Her husband, she said, likely died of a heart attack at their Santa Fe home. He was 69.

John Silver's law partner, Joe McClaugherty, said Silver liked his work because it allowed him to pursue two personal goals — "to help people and solve problems."

McClaugherty, who worked with Silver since about 1990, said in a phone interview their relationship was "as good as the best of marriages. We were together 30 years, and we never had a single disagreement. We just matched each other well."

Service to community ran deep in the Silver family. Silver's parents were Abe and Marian Silver, longtime Santa Feans who ran the Guarantee on the Plaza, a prominent retail store with a long history in the city until its closure in 1988.

The couple supported numerous local nonprofits and arts organizations and were named Santa Fe Living Treasures in 2008.

John Silver, a Santa Fe High School graduate, set out to be a professional tennis player, his wife said. But a bad knee ended that dream, although he taught and played tennis for years.

He turned to studying law instead. He graduated from the University of New Mexico Law School in 1977 and began practicing shortly thereafter, setting up shop in his hometown.

He met his wife, a ballet dancer from Seattle, when she came to Santa Fe to appear in the Santa Fe Opera's 1983 production of Orpheus in the Underworld, in which she danced the can-can.

"The can-can will get 'em every time," Gloria Silver said with a laugh.

The couple married in 1984 and had two children, Tom and Johanna, twins born in January 1992.
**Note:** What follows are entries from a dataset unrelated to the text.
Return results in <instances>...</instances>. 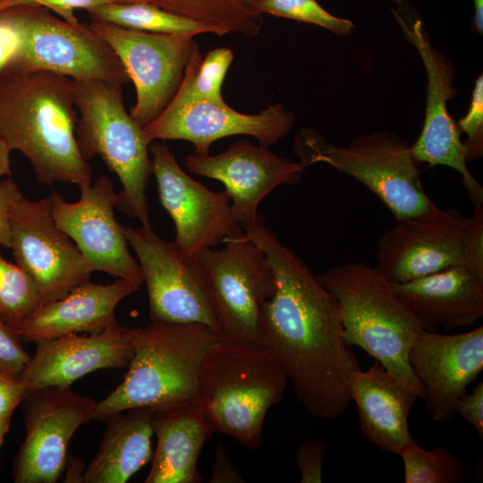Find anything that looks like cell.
<instances>
[{
  "label": "cell",
  "instance_id": "5bb4252c",
  "mask_svg": "<svg viewBox=\"0 0 483 483\" xmlns=\"http://www.w3.org/2000/svg\"><path fill=\"white\" fill-rule=\"evenodd\" d=\"M96 403L70 387L31 390L22 402L25 438L13 462L14 482H56L65 467L70 440L94 419Z\"/></svg>",
  "mask_w": 483,
  "mask_h": 483
},
{
  "label": "cell",
  "instance_id": "f6af8a7d",
  "mask_svg": "<svg viewBox=\"0 0 483 483\" xmlns=\"http://www.w3.org/2000/svg\"><path fill=\"white\" fill-rule=\"evenodd\" d=\"M245 3H247L248 4H250L251 2H253L254 0H243Z\"/></svg>",
  "mask_w": 483,
  "mask_h": 483
},
{
  "label": "cell",
  "instance_id": "7a4b0ae2",
  "mask_svg": "<svg viewBox=\"0 0 483 483\" xmlns=\"http://www.w3.org/2000/svg\"><path fill=\"white\" fill-rule=\"evenodd\" d=\"M73 81L56 73L13 72L0 80V140L21 152L47 186L92 183L80 154Z\"/></svg>",
  "mask_w": 483,
  "mask_h": 483
},
{
  "label": "cell",
  "instance_id": "9a60e30c",
  "mask_svg": "<svg viewBox=\"0 0 483 483\" xmlns=\"http://www.w3.org/2000/svg\"><path fill=\"white\" fill-rule=\"evenodd\" d=\"M392 13L407 40L417 49L427 72L425 121L419 138L411 145L413 155L419 163L445 165L457 171L473 207H483V188L467 166L462 131L446 106L455 93L452 62L432 47L420 19H408L400 4Z\"/></svg>",
  "mask_w": 483,
  "mask_h": 483
},
{
  "label": "cell",
  "instance_id": "d4e9b609",
  "mask_svg": "<svg viewBox=\"0 0 483 483\" xmlns=\"http://www.w3.org/2000/svg\"><path fill=\"white\" fill-rule=\"evenodd\" d=\"M157 447L146 483H200L198 470L201 449L214 433L203 412L185 402L154 410Z\"/></svg>",
  "mask_w": 483,
  "mask_h": 483
},
{
  "label": "cell",
  "instance_id": "836d02e7",
  "mask_svg": "<svg viewBox=\"0 0 483 483\" xmlns=\"http://www.w3.org/2000/svg\"><path fill=\"white\" fill-rule=\"evenodd\" d=\"M16 329L0 314V370L20 377L30 356Z\"/></svg>",
  "mask_w": 483,
  "mask_h": 483
},
{
  "label": "cell",
  "instance_id": "3957f363",
  "mask_svg": "<svg viewBox=\"0 0 483 483\" xmlns=\"http://www.w3.org/2000/svg\"><path fill=\"white\" fill-rule=\"evenodd\" d=\"M287 384L260 342L222 335L202 360L193 402L214 432L256 451L267 413L281 402Z\"/></svg>",
  "mask_w": 483,
  "mask_h": 483
},
{
  "label": "cell",
  "instance_id": "44dd1931",
  "mask_svg": "<svg viewBox=\"0 0 483 483\" xmlns=\"http://www.w3.org/2000/svg\"><path fill=\"white\" fill-rule=\"evenodd\" d=\"M35 344V353L20 377L30 391L70 387L96 370L127 368L133 353L127 327L119 323L100 333L67 335Z\"/></svg>",
  "mask_w": 483,
  "mask_h": 483
},
{
  "label": "cell",
  "instance_id": "9c48e42d",
  "mask_svg": "<svg viewBox=\"0 0 483 483\" xmlns=\"http://www.w3.org/2000/svg\"><path fill=\"white\" fill-rule=\"evenodd\" d=\"M21 43L13 72L42 71L72 80L121 85L130 78L113 49L89 24L70 23L39 6H16Z\"/></svg>",
  "mask_w": 483,
  "mask_h": 483
},
{
  "label": "cell",
  "instance_id": "277c9868",
  "mask_svg": "<svg viewBox=\"0 0 483 483\" xmlns=\"http://www.w3.org/2000/svg\"><path fill=\"white\" fill-rule=\"evenodd\" d=\"M317 278L338 304L346 344L362 349L424 399L426 389L408 354L418 334L433 327L416 317L392 284L363 262L330 267Z\"/></svg>",
  "mask_w": 483,
  "mask_h": 483
},
{
  "label": "cell",
  "instance_id": "74e56055",
  "mask_svg": "<svg viewBox=\"0 0 483 483\" xmlns=\"http://www.w3.org/2000/svg\"><path fill=\"white\" fill-rule=\"evenodd\" d=\"M22 195L13 179L6 178L0 182V246L7 249H10L12 240V211Z\"/></svg>",
  "mask_w": 483,
  "mask_h": 483
},
{
  "label": "cell",
  "instance_id": "6da1fadb",
  "mask_svg": "<svg viewBox=\"0 0 483 483\" xmlns=\"http://www.w3.org/2000/svg\"><path fill=\"white\" fill-rule=\"evenodd\" d=\"M242 228L265 253L276 283L262 308L260 343L308 413L336 419L351 404V377L361 369L345 343L338 304L263 218Z\"/></svg>",
  "mask_w": 483,
  "mask_h": 483
},
{
  "label": "cell",
  "instance_id": "83f0119b",
  "mask_svg": "<svg viewBox=\"0 0 483 483\" xmlns=\"http://www.w3.org/2000/svg\"><path fill=\"white\" fill-rule=\"evenodd\" d=\"M143 2L189 17L216 29L220 35L238 33L257 36L263 25L262 15L243 0H115Z\"/></svg>",
  "mask_w": 483,
  "mask_h": 483
},
{
  "label": "cell",
  "instance_id": "ac0fdd59",
  "mask_svg": "<svg viewBox=\"0 0 483 483\" xmlns=\"http://www.w3.org/2000/svg\"><path fill=\"white\" fill-rule=\"evenodd\" d=\"M293 122V114L280 104L257 114H246L225 102L196 100L178 106L167 104L143 132L149 143L157 140H187L195 147L193 154L207 156L213 142L233 135H249L269 147L288 134Z\"/></svg>",
  "mask_w": 483,
  "mask_h": 483
},
{
  "label": "cell",
  "instance_id": "ba28073f",
  "mask_svg": "<svg viewBox=\"0 0 483 483\" xmlns=\"http://www.w3.org/2000/svg\"><path fill=\"white\" fill-rule=\"evenodd\" d=\"M483 253V207L471 216L456 208L397 221L377 241L375 269L399 284L463 264Z\"/></svg>",
  "mask_w": 483,
  "mask_h": 483
},
{
  "label": "cell",
  "instance_id": "b9f144b4",
  "mask_svg": "<svg viewBox=\"0 0 483 483\" xmlns=\"http://www.w3.org/2000/svg\"><path fill=\"white\" fill-rule=\"evenodd\" d=\"M12 150L9 147L0 140V178L12 174L11 169V155Z\"/></svg>",
  "mask_w": 483,
  "mask_h": 483
},
{
  "label": "cell",
  "instance_id": "4316f807",
  "mask_svg": "<svg viewBox=\"0 0 483 483\" xmlns=\"http://www.w3.org/2000/svg\"><path fill=\"white\" fill-rule=\"evenodd\" d=\"M90 20L147 32L196 36L219 31L203 22L143 2H110L87 11Z\"/></svg>",
  "mask_w": 483,
  "mask_h": 483
},
{
  "label": "cell",
  "instance_id": "7402d4cb",
  "mask_svg": "<svg viewBox=\"0 0 483 483\" xmlns=\"http://www.w3.org/2000/svg\"><path fill=\"white\" fill-rule=\"evenodd\" d=\"M400 301L420 320L445 331L473 326L483 316V253L411 281L393 284Z\"/></svg>",
  "mask_w": 483,
  "mask_h": 483
},
{
  "label": "cell",
  "instance_id": "5b68a950",
  "mask_svg": "<svg viewBox=\"0 0 483 483\" xmlns=\"http://www.w3.org/2000/svg\"><path fill=\"white\" fill-rule=\"evenodd\" d=\"M133 353L123 381L97 402L94 419L132 408L161 407L193 401L202 360L222 335L199 324L152 321L128 328Z\"/></svg>",
  "mask_w": 483,
  "mask_h": 483
},
{
  "label": "cell",
  "instance_id": "e0dca14e",
  "mask_svg": "<svg viewBox=\"0 0 483 483\" xmlns=\"http://www.w3.org/2000/svg\"><path fill=\"white\" fill-rule=\"evenodd\" d=\"M77 201L68 202L55 191L48 194L52 216L57 226L75 243L93 271H100L140 287L138 261L114 216L116 192L105 175L80 188Z\"/></svg>",
  "mask_w": 483,
  "mask_h": 483
},
{
  "label": "cell",
  "instance_id": "1f68e13d",
  "mask_svg": "<svg viewBox=\"0 0 483 483\" xmlns=\"http://www.w3.org/2000/svg\"><path fill=\"white\" fill-rule=\"evenodd\" d=\"M250 6L255 12L318 25L338 35H347L353 23L335 16L316 0H254Z\"/></svg>",
  "mask_w": 483,
  "mask_h": 483
},
{
  "label": "cell",
  "instance_id": "d6a6232c",
  "mask_svg": "<svg viewBox=\"0 0 483 483\" xmlns=\"http://www.w3.org/2000/svg\"><path fill=\"white\" fill-rule=\"evenodd\" d=\"M461 131L467 134L463 142L467 161L480 157L483 154V76L476 80L468 113L457 123Z\"/></svg>",
  "mask_w": 483,
  "mask_h": 483
},
{
  "label": "cell",
  "instance_id": "8d00e7d4",
  "mask_svg": "<svg viewBox=\"0 0 483 483\" xmlns=\"http://www.w3.org/2000/svg\"><path fill=\"white\" fill-rule=\"evenodd\" d=\"M110 2H115V0H0V12L16 6H39L52 10L64 21L75 24L80 21L74 10L85 9L88 11Z\"/></svg>",
  "mask_w": 483,
  "mask_h": 483
},
{
  "label": "cell",
  "instance_id": "f1b7e54d",
  "mask_svg": "<svg viewBox=\"0 0 483 483\" xmlns=\"http://www.w3.org/2000/svg\"><path fill=\"white\" fill-rule=\"evenodd\" d=\"M233 59V53L228 47L215 48L202 59L199 47L194 42L182 80L168 104L178 106L196 100L225 102L222 85Z\"/></svg>",
  "mask_w": 483,
  "mask_h": 483
},
{
  "label": "cell",
  "instance_id": "ffe728a7",
  "mask_svg": "<svg viewBox=\"0 0 483 483\" xmlns=\"http://www.w3.org/2000/svg\"><path fill=\"white\" fill-rule=\"evenodd\" d=\"M408 360L426 389V411L435 422L455 415V402L483 369V326L456 335L421 330Z\"/></svg>",
  "mask_w": 483,
  "mask_h": 483
},
{
  "label": "cell",
  "instance_id": "ee69618b",
  "mask_svg": "<svg viewBox=\"0 0 483 483\" xmlns=\"http://www.w3.org/2000/svg\"><path fill=\"white\" fill-rule=\"evenodd\" d=\"M12 418L0 419V449L9 430Z\"/></svg>",
  "mask_w": 483,
  "mask_h": 483
},
{
  "label": "cell",
  "instance_id": "7bdbcfd3",
  "mask_svg": "<svg viewBox=\"0 0 483 483\" xmlns=\"http://www.w3.org/2000/svg\"><path fill=\"white\" fill-rule=\"evenodd\" d=\"M474 14L472 27L475 31L482 34L483 31V0H473Z\"/></svg>",
  "mask_w": 483,
  "mask_h": 483
},
{
  "label": "cell",
  "instance_id": "f546056e",
  "mask_svg": "<svg viewBox=\"0 0 483 483\" xmlns=\"http://www.w3.org/2000/svg\"><path fill=\"white\" fill-rule=\"evenodd\" d=\"M405 483H461L468 471L463 462L447 449L425 450L413 438L399 452Z\"/></svg>",
  "mask_w": 483,
  "mask_h": 483
},
{
  "label": "cell",
  "instance_id": "8992f818",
Johanna, a writer living in Brooklyn, said by phone Tuesday her father was "immensely supportive, the kindest father, always a problem solver, always coming to us to support us."

Tom, who works in the restaurant and cannabis industry in Denver, said by phone his father loved his work but often joked to his son: "Never go to law school."

McClaugherty said his partner did not see the people he served as a source of revenue. One reason Silver remained successful in his practice, he said, was his ability to form a personal relationship with those clients.

"I would say without a doubt the vast majority [of clients] became personal friends after the legal work was over," McClaugherty said.

Silver supported the Santa Fe Children's Museum, the Museum of New Mexico Foundation and the St. Vincent Hospital Foundation. He also contributed to such environmental, youth and animal-oriented organizations as the Jane Goodall Institute, and the Allene and Jerome Lapides Foundation.

Despite his love of animals, he was not much of a pet person, his son said.

"He liked animals in the wild a little bit more," Tom Silver said.

Asked how John Silver would want to be remembered, McClaugherty said, "With a smile."

Gloria Silver said the family likely will hold a memorial for her husband in the spring.